→ **The problem**
Give the data again word for word; drop the pictures.
*** Opening Input data ***
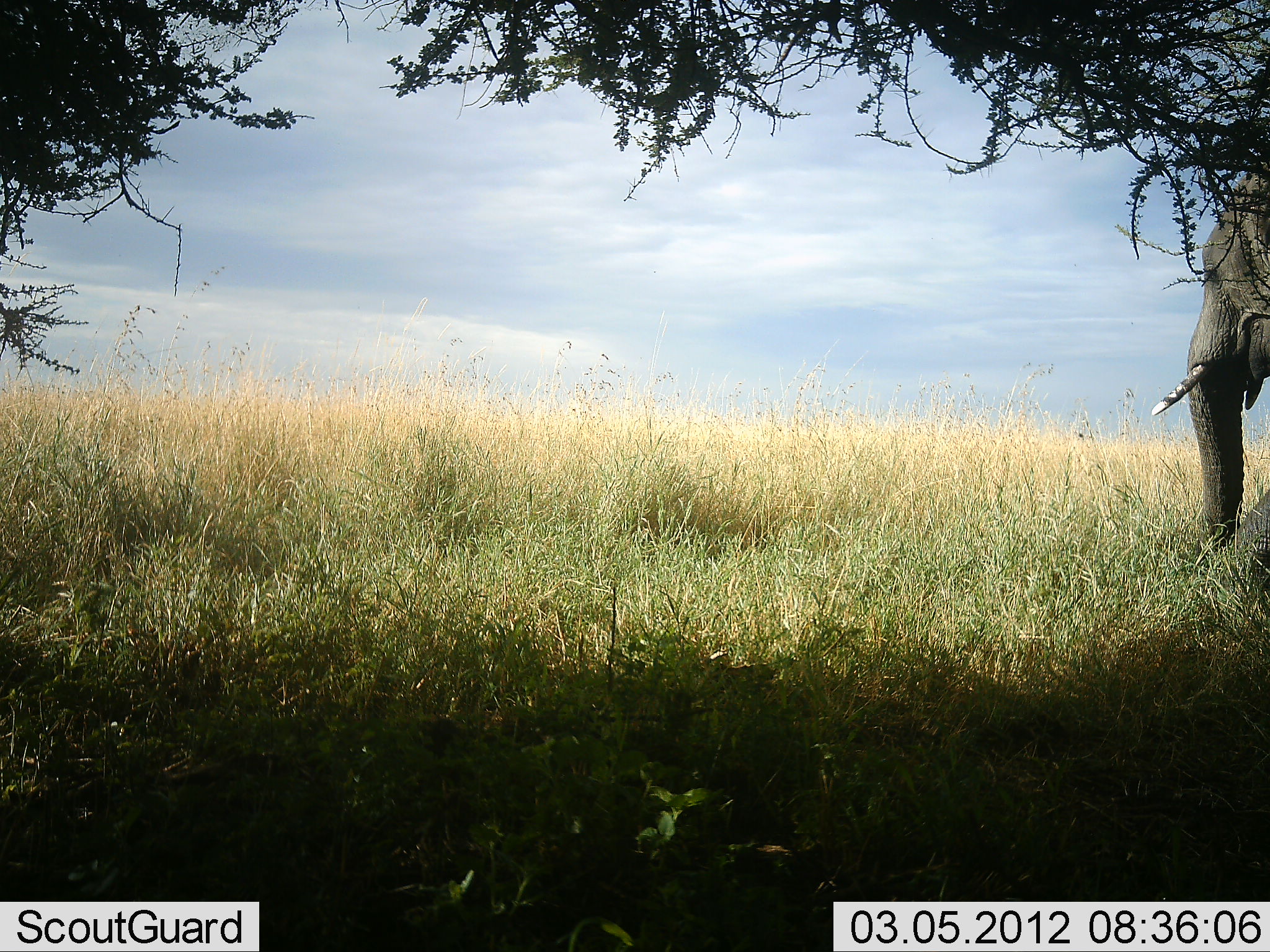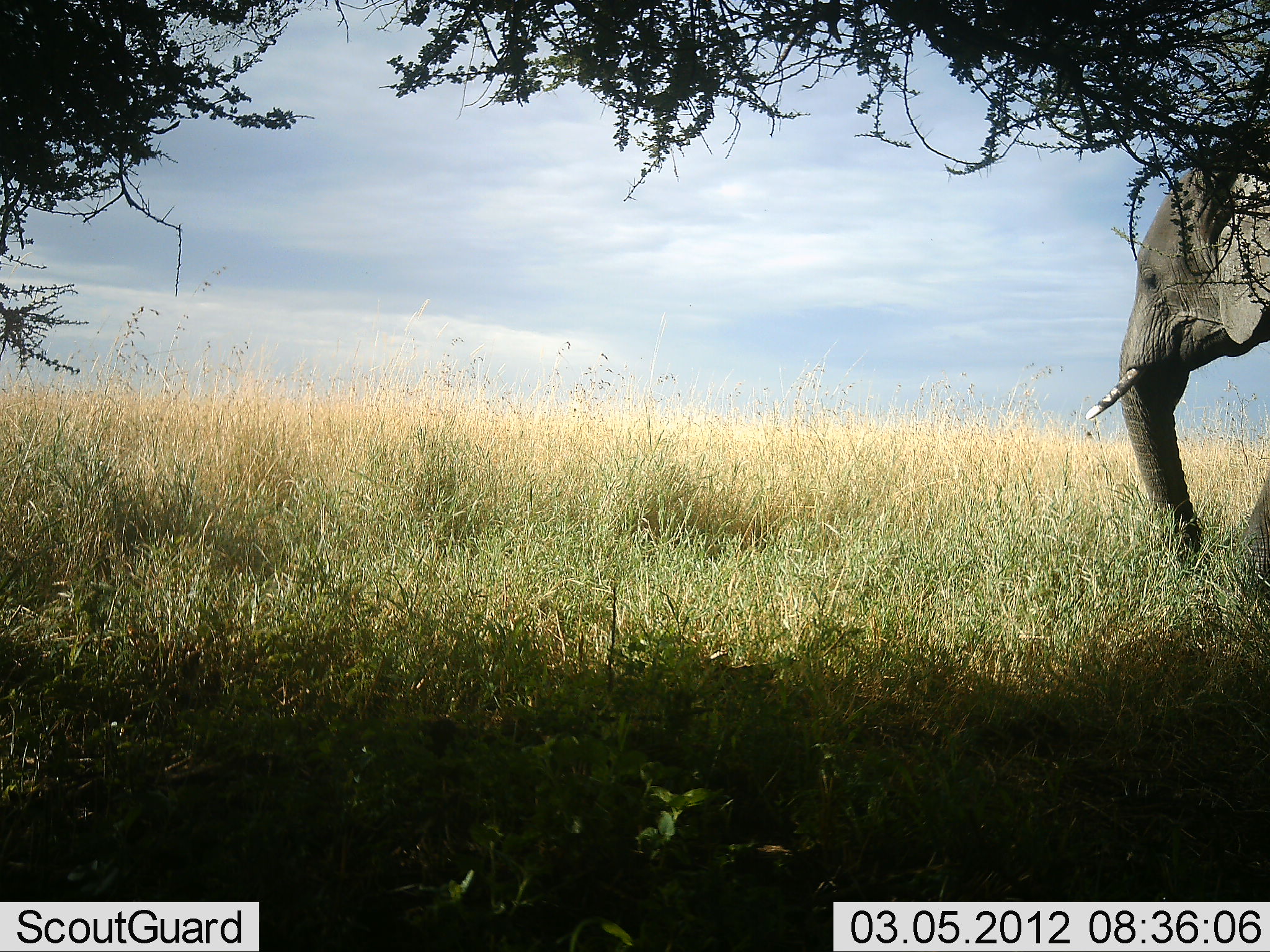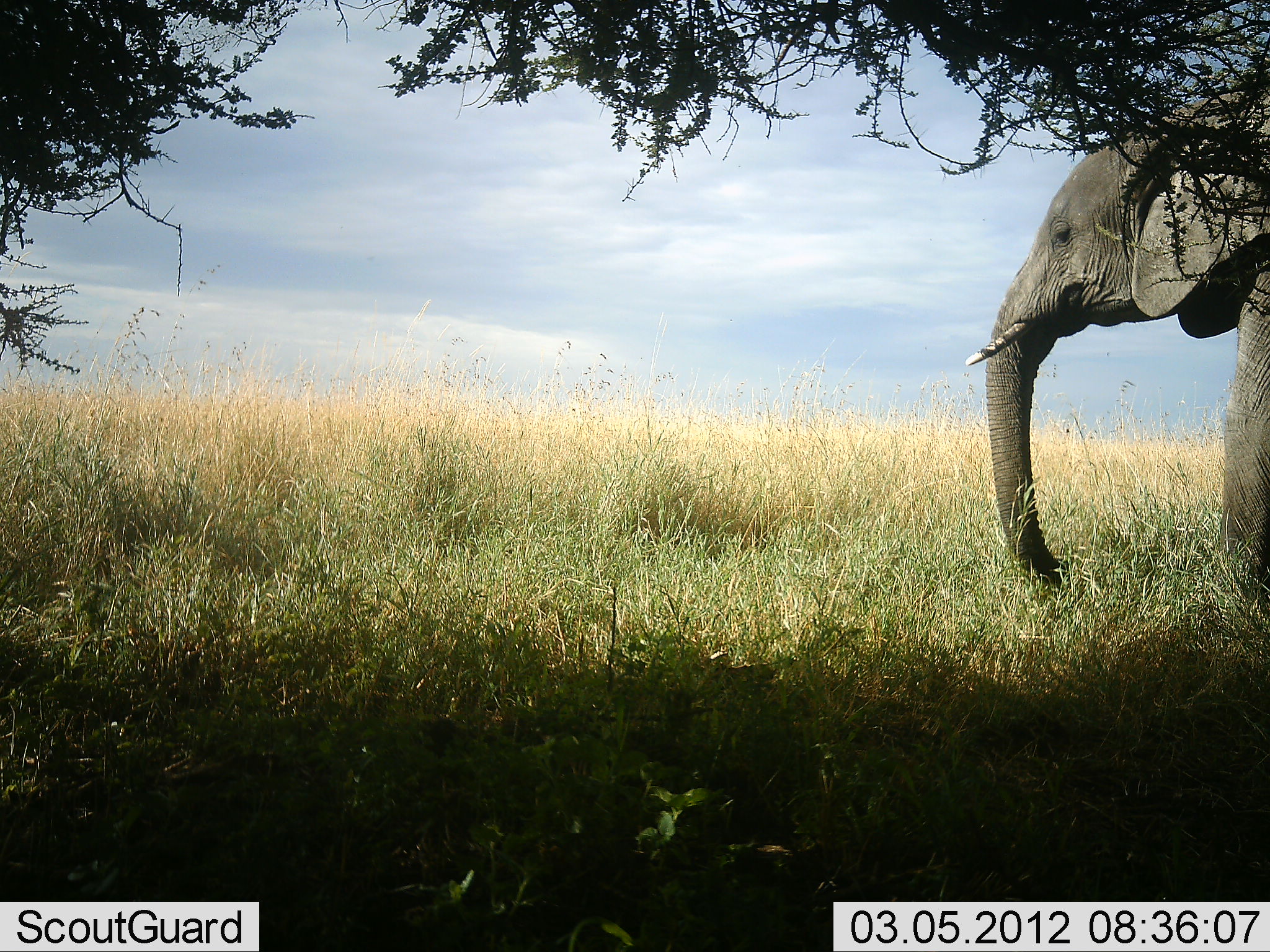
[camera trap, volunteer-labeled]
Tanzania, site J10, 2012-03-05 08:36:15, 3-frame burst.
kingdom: Animalia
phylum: Chordata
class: Mammalia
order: Proboscidea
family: Elephantidae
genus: Loxodonta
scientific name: Loxodonta africana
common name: african bush elephant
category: elephant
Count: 1.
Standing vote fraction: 17%.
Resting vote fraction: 6%.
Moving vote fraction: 94%.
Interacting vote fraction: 0%.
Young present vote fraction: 0%.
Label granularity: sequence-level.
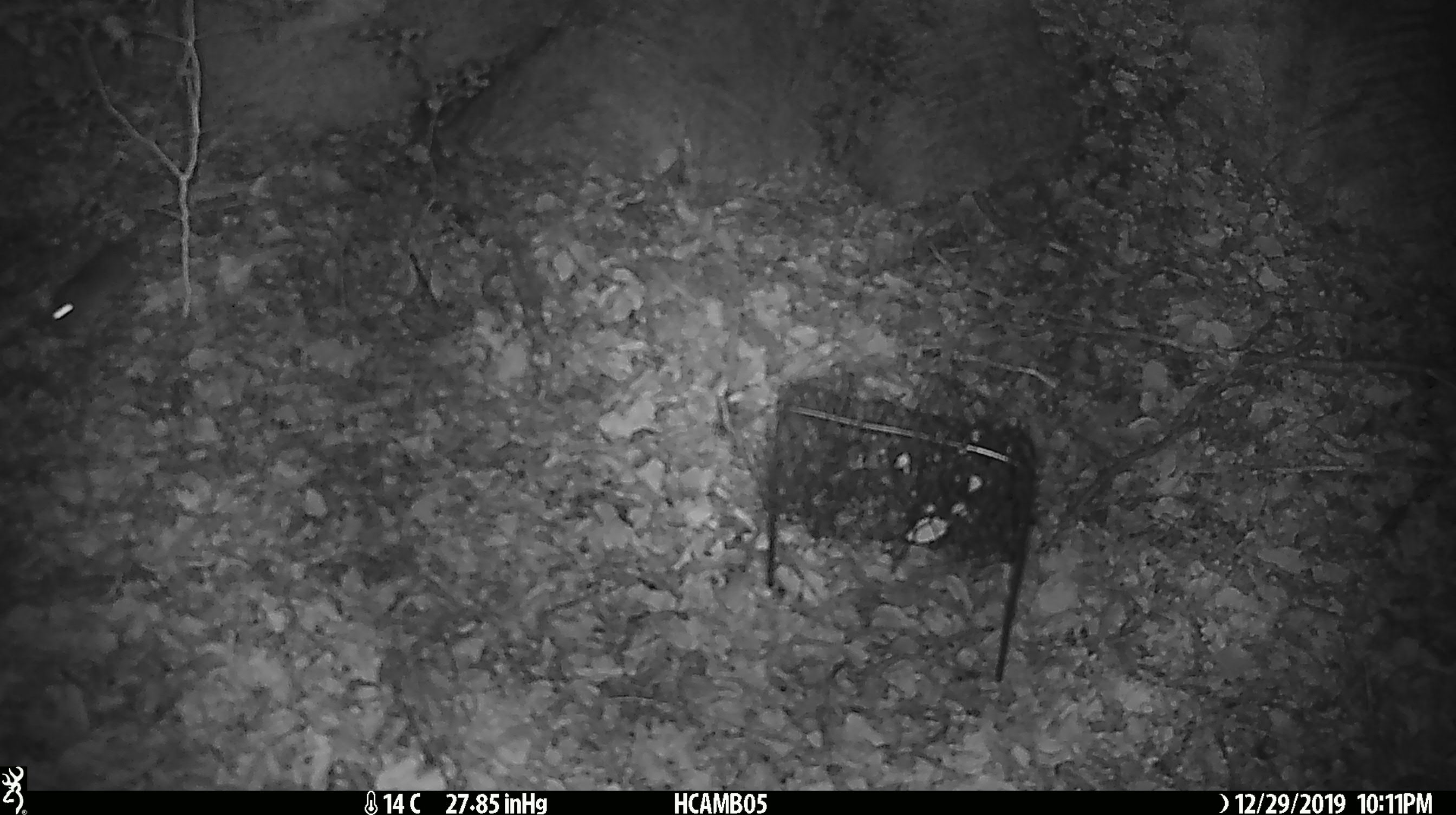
*** Closing Input data ***
→ **The completed task**
[camera trap, volunteer-labeled]
Tanzania, site J10, 2012-03-05 08:36:15, 3-frame burst.
kingdom: Animalia
phylum: Chordata
class: Mammalia
order: Proboscidea
family: Elephantidae
genus: Loxodonta
scientific name: Loxodonta africana
common name: african bush elephant
category: elephant
Count: 1.
Standing vote fraction: 17%.
Resting vote fraction: 6%.
Moving vote fraction: 94%.
Interacting vote fraction: 0%.
Young present vote fraction: 0%.
Label granularity: sequence-level.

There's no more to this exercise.